• _Written problem_:
Transcribe every line of the records verbatim.

● ● ●

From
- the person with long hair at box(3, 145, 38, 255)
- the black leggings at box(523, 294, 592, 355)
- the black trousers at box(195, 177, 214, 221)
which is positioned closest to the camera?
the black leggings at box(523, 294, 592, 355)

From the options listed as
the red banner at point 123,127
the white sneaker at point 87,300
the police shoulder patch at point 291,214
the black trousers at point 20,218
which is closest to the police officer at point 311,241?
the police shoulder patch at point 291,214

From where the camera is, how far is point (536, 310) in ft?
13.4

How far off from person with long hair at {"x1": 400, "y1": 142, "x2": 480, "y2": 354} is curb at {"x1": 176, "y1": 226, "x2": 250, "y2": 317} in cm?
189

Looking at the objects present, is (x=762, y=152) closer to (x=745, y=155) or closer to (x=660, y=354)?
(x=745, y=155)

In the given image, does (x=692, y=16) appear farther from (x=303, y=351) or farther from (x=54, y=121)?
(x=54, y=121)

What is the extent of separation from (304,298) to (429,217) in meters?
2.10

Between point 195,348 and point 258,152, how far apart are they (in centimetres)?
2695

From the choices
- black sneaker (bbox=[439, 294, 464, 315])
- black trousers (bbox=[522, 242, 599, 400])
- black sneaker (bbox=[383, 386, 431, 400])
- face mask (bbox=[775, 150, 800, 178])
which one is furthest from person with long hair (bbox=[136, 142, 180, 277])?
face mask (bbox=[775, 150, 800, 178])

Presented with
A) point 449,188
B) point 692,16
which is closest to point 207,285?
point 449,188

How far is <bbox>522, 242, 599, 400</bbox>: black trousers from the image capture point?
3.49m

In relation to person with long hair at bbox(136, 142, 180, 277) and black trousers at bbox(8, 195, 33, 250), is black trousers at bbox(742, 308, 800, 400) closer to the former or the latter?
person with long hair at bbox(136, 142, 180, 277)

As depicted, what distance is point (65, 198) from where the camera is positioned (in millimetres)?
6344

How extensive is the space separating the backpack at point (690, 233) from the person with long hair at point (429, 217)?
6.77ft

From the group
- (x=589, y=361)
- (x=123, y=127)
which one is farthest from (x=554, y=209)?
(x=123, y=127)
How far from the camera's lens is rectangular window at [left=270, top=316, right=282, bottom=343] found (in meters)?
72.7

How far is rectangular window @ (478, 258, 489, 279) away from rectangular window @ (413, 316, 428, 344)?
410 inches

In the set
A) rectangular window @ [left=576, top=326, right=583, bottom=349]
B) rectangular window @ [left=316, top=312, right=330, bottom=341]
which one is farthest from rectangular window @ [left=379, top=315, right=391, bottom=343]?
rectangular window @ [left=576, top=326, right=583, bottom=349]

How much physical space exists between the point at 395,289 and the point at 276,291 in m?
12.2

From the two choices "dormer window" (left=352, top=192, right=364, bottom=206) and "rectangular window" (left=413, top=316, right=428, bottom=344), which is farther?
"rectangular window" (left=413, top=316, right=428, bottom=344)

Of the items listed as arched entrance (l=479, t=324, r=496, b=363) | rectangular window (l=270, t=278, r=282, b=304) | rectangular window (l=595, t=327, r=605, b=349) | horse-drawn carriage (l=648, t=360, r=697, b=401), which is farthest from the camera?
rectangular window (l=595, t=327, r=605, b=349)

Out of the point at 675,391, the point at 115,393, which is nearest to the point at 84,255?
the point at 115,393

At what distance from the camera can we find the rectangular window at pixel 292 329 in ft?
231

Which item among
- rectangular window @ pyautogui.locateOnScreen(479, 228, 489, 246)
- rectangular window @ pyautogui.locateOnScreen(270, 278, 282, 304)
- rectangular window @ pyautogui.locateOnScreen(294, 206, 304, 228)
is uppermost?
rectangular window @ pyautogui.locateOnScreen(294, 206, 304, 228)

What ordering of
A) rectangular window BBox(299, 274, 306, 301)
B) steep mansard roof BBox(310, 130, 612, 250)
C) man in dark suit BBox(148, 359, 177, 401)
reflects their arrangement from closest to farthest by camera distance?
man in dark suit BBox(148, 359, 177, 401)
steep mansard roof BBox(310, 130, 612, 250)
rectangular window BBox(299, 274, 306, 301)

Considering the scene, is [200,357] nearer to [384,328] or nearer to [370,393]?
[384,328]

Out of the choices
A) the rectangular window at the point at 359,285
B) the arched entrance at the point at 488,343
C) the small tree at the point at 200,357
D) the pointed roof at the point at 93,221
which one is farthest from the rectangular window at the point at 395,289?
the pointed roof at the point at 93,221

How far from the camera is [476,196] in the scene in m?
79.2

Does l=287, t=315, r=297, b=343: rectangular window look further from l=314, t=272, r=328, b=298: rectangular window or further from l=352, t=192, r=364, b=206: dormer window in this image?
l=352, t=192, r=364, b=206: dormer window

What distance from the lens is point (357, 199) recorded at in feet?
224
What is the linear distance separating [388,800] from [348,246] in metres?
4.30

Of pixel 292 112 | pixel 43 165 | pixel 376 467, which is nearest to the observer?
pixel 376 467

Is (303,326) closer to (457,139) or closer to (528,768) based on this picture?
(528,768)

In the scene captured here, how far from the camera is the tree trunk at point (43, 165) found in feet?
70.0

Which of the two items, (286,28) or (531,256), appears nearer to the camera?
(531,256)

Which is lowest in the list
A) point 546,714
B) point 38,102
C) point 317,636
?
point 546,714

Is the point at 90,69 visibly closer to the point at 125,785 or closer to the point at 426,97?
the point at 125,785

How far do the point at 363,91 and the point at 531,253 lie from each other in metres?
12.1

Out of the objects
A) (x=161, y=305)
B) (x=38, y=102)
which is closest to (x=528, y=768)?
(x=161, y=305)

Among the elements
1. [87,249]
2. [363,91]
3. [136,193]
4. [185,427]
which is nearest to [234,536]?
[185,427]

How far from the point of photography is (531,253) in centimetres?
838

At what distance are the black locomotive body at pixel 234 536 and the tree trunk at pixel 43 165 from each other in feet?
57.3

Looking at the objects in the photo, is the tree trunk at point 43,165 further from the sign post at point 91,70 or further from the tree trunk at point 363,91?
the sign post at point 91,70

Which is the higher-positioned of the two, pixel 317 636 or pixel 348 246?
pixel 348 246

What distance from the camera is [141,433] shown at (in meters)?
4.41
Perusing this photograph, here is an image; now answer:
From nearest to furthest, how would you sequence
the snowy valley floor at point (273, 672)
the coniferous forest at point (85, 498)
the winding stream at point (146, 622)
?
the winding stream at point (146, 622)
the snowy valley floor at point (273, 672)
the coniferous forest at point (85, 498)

● ● ●

• _Task solution_:
From
- the person with long hair at box(3, 145, 38, 255)
- the black leggings at box(523, 294, 592, 355)
- the black trousers at box(195, 177, 214, 221)
which is positioned closest to the camera?
the black leggings at box(523, 294, 592, 355)

From the options listed as
the red banner at point 123,127
the white sneaker at point 87,300
the police shoulder patch at point 291,214
the black trousers at point 20,218
which is closest to the police officer at point 311,241?
the police shoulder patch at point 291,214

From where the camera is, how far is point (536, 310) in ft?
13.4

How far off from person with long hair at {"x1": 400, "y1": 142, "x2": 480, "y2": 354} is curb at {"x1": 176, "y1": 226, "x2": 250, "y2": 317} in cm?
189

Looking at the objects present, is (x=762, y=152) closer to (x=745, y=155) or closer to (x=660, y=354)?
(x=745, y=155)

In the given image, does (x=692, y=16) appear farther from (x=303, y=351) or farther from (x=54, y=121)?
(x=54, y=121)

What is the extent of separation from (304,298) to (429,217) in meters?
2.10

Between point 195,348 and point 258,152, how far apart are they (in centimetres)?
2695

From the choices
- black sneaker (bbox=[439, 294, 464, 315])
- black trousers (bbox=[522, 242, 599, 400])
- black sneaker (bbox=[383, 386, 431, 400])
- face mask (bbox=[775, 150, 800, 178])
which one is furthest from person with long hair (bbox=[136, 142, 180, 277])?
face mask (bbox=[775, 150, 800, 178])

Presented with
A) point 449,188
B) point 692,16
which is closest to point 207,285?
point 449,188

How far is <bbox>522, 242, 599, 400</bbox>: black trousers from the image capture point?
3.49m

In relation to person with long hair at bbox(136, 142, 180, 277) and black trousers at bbox(8, 195, 33, 250), is black trousers at bbox(742, 308, 800, 400) closer to the former or the latter?
person with long hair at bbox(136, 142, 180, 277)

As depicted, what distance is point (65, 198) from where the camera is positioned (in millimetres)?
6344

How extensive is the space separating the backpack at point (690, 233) from the person with long hair at point (429, 217)?
6.77ft

From the group
- (x=589, y=361)
- (x=123, y=127)
which one is farthest from (x=554, y=209)?
(x=123, y=127)
How far from the camera's lens is rectangular window at [left=270, top=316, right=282, bottom=343] found (in meters)?
72.7

How far is rectangular window @ (478, 258, 489, 279) away from rectangular window @ (413, 316, 428, 344)?
410 inches

In the set
A) rectangular window @ [left=576, top=326, right=583, bottom=349]
B) rectangular window @ [left=316, top=312, right=330, bottom=341]
which one is farthest from rectangular window @ [left=379, top=315, right=391, bottom=343]?
rectangular window @ [left=576, top=326, right=583, bottom=349]

How much physical space exists between the point at 395,289 and the point at 276,291 in m?
12.2

From the two choices "dormer window" (left=352, top=192, right=364, bottom=206) and "rectangular window" (left=413, top=316, right=428, bottom=344), which is farther?
"rectangular window" (left=413, top=316, right=428, bottom=344)

Of the items listed as arched entrance (l=479, t=324, r=496, b=363) | rectangular window (l=270, t=278, r=282, b=304) | rectangular window (l=595, t=327, r=605, b=349) | horse-drawn carriage (l=648, t=360, r=697, b=401), which is farthest from the camera?
rectangular window (l=595, t=327, r=605, b=349)

Out of the point at 675,391, the point at 115,393, which is nearest to the point at 84,255?
the point at 115,393

At what distance from the camera can we find the rectangular window at pixel 292 329 in ft?
231

Which item among
- rectangular window @ pyautogui.locateOnScreen(479, 228, 489, 246)
- rectangular window @ pyautogui.locateOnScreen(270, 278, 282, 304)
- rectangular window @ pyautogui.locateOnScreen(294, 206, 304, 228)
is uppermost?
rectangular window @ pyautogui.locateOnScreen(294, 206, 304, 228)

What ordering of
A) rectangular window BBox(299, 274, 306, 301)
B) steep mansard roof BBox(310, 130, 612, 250)
C) man in dark suit BBox(148, 359, 177, 401)
reflects their arrangement from closest to farthest by camera distance?
man in dark suit BBox(148, 359, 177, 401)
steep mansard roof BBox(310, 130, 612, 250)
rectangular window BBox(299, 274, 306, 301)

Considering the scene, is [200,357] nearer to [384,328] or nearer to [370,393]?
[384,328]

Out of the choices
A) the rectangular window at the point at 359,285
B) the arched entrance at the point at 488,343
C) the small tree at the point at 200,357
D) the pointed roof at the point at 93,221
which one is farthest from the rectangular window at the point at 395,289?
the pointed roof at the point at 93,221

How far from the camera is [476,196] in the scene in m?
79.2

Does l=287, t=315, r=297, b=343: rectangular window look further from l=314, t=272, r=328, b=298: rectangular window or further from l=352, t=192, r=364, b=206: dormer window in this image?
l=352, t=192, r=364, b=206: dormer window

What distance from the lens is point (357, 199) recorded at in feet?
224
What is the linear distance separating [388,800] from [348,246] in metres?
4.30

Of pixel 292 112 | pixel 43 165 | pixel 376 467, which is nearest to the observer?
pixel 376 467

Is (303,326) closer to (457,139) or closer to (528,768) based on this picture?
(528,768)

In the scene captured here, how far from the camera is the tree trunk at point (43, 165) found in feet?
70.0

Which of the two items, (286,28) or (531,256), appears nearer to the camera?
(531,256)

Which is lowest in the list
A) point 546,714
B) point 38,102
C) point 317,636
?
point 546,714

Is the point at 90,69 visibly closer to the point at 125,785 or closer to the point at 426,97?
the point at 125,785

How far do the point at 363,91 and the point at 531,253 lie from each other in metres?
12.1

Out of the objects
A) (x=161, y=305)
B) (x=38, y=102)
which is closest to (x=528, y=768)?
(x=161, y=305)

Among the elements
1. [87,249]
2. [363,91]
3. [136,193]
4. [185,427]
which is nearest to [234,536]?
[185,427]

How far from the point of photography is (531,253) in centimetres?
838

At what distance are the black locomotive body at pixel 234 536 and the tree trunk at pixel 43 165 from each other in feet?
57.3

Looking at the objects in the photo, is the tree trunk at point 43,165 further from the sign post at point 91,70 or further from the tree trunk at point 363,91?
the sign post at point 91,70

Which is the higher-positioned of the two, pixel 317 636 or pixel 348 246?
pixel 348 246

What distance from the camera is [141,433] shown at (in meters)?
4.41
Perusing this photograph, here is an image; now answer:
From nearest to furthest, how would you sequence
the snowy valley floor at point (273, 672)
the coniferous forest at point (85, 498)
the winding stream at point (146, 622)
?
the winding stream at point (146, 622)
the snowy valley floor at point (273, 672)
the coniferous forest at point (85, 498)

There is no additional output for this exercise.